Nothing outside the range is to be copied. From the entries below, reproduce exactly the lines starting at the one with "Image result for vaganova ballet" and ending at the one with "Tiroteo en Francia", without pictures.

• Provided data
BEGIN

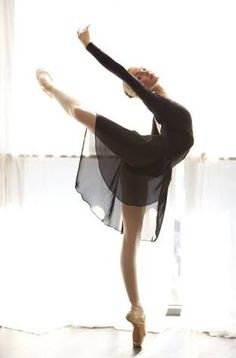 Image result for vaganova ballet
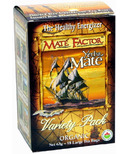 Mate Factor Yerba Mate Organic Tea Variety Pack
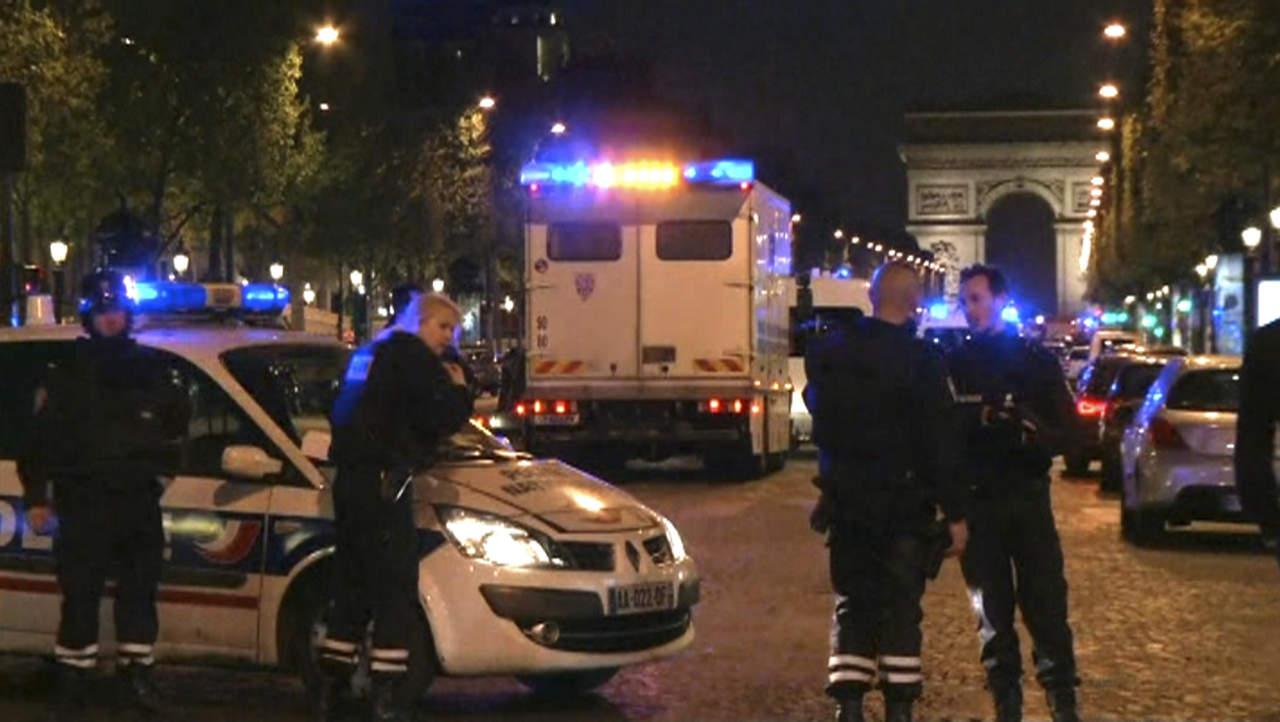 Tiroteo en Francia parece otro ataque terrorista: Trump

END
BEGIN

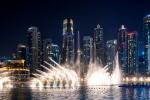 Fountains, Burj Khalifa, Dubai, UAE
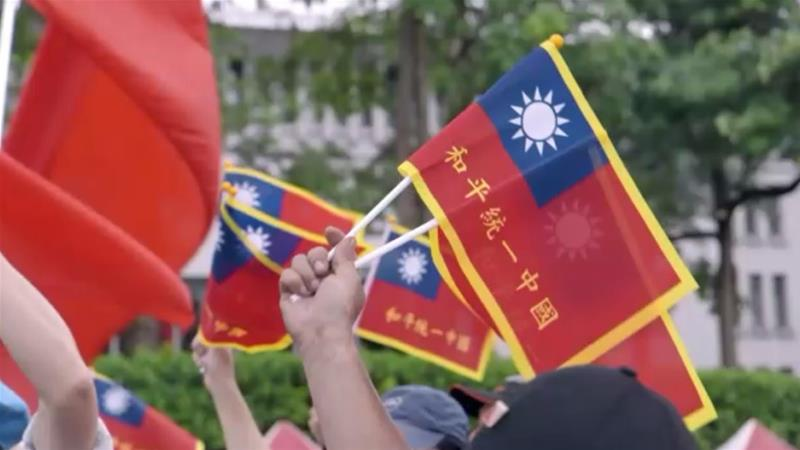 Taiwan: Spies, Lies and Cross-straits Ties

END

• Result of the task
 Image result for vaganova ballet
 Mate Factor Yerba Mate Organic Tea Variety Pack
 Tiroteo en Francia parece otro ataque terrorista: Trump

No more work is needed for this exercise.